# [Document section]
-- Opening Marker --
As illustrated in FIGS. 2 and 6, the heater 41 includes a pair of hot plates 411 and 412, a blower 413, and an exhauster 414. The hot plate 411 is arranged on the side of the first surface 9a of the continuous base material 9. The hot plate 412 is arranged on the side of the second surface 9b of the continuous base material 9. The two hot plates 411 and 412 face each other with a fixed gap formed therebetween. That is, the pair of hot plates 411 and 412 forms a gap 51. The second portion 92 and the sixth portion 96 of the continuous base material 9 are both arranged in the gap 51 between the pair of hot plates 411 and 412 of the heater 41. The gap 51 is one example of a “transport chamber” that allows passage of the continuous base material 9.

The pair of hot plates 411 and 412 has a heater to radiate heat. Thus, portions of the continuous base material 9 that are sandwiched between the pair of hot plates 411 and 412 are heated by thermal radiation from the pair of hot plates 411 and 412. The pair of hot plates 411 and 412 is one example a “pair of heaters.”
-- Closing Marker --
# [Exercise tasks]
1. Answer these questions about the heater passage above:
(a) On which side of the continuous base material 9 is the hot plate 411 arranged?
(b) Which two portions of the continuous base material 9 lie in the gap 51?
(c) What heats the portions of the continuous base material 9 that are sandwiched between the hot plates?
2. Carry on the heater passage above, starting after its final sentence.

# [Data below]
-- Opening Marker --
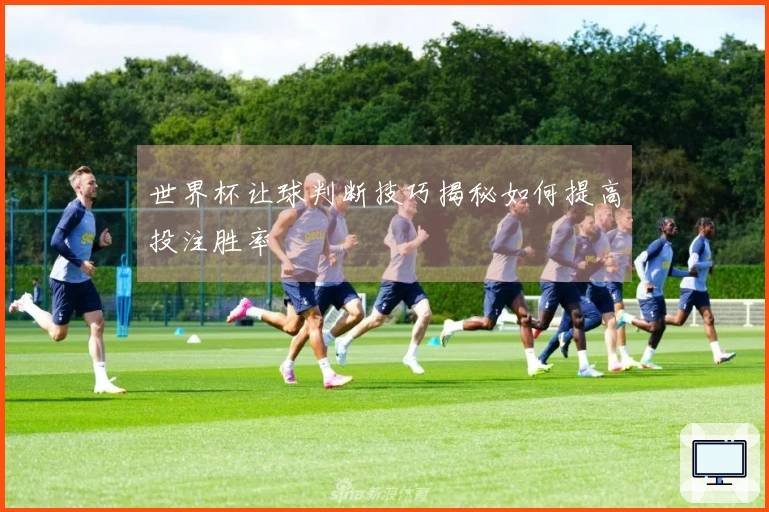世界杯让球判断技巧揭秘如何提高投注胜率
-- Closing Marker --
# [Results of the tasks]
1.
(a) The side of the first surface 9a.
(b) The second portion 92 and the sixth portion 96.
(c) Thermal radiation from the pair of hot plates 411 and 412.

2.
The blower 413 is arranged at one end of the pair of hot plates 411 and 412 on the +X side. The blower 413 may be configured by, for example, a plurality of fans. The blower 413 sends air into the gap 51.

The exhauster 414 is arranged at the other end of the pair of hot plates 411 and 412 on the −X side. The exhauster 414 may be configured by, for example, a plurality of fans. The exhauster 414 exhausts the air in the gap 51 to the outside of the gap 51.

The blower 413 and the exhauster 414 generate an airflow A1 flowing in the −X direction in the gap 51. That is, the blower 413 and the exhauster 414 are one example of an “airflow generator.” Note that either one of the blower 413 and the exhauster 414 may be omitted. That is, the airflow A1 may be generated by only the blower 413 or by only the exhauster 414.

The continuous base material 9 can be dried by the blower 413 sending air into the gap 51. Moreover, the solvent (e.g., moisture) in the evaporated ink can be exhausted by exhausting air out of the exhausters 414. This facilitates ink drying on the continuous base material 9 in the gap 51.

Alternatively, the blower 413 may be configured to send heated air into the gap 51. In this case, the blower 413 may include a heat source for heating air.

According to the first embodiment, the continuous base material 9 is heated by the three heater 41, 42, and 43. Among these three heaters 41, 42, and 43, the heater 41 plays the most important role in drying the continuous base material 9. It is, however, noted that the heater 41 may be omitted.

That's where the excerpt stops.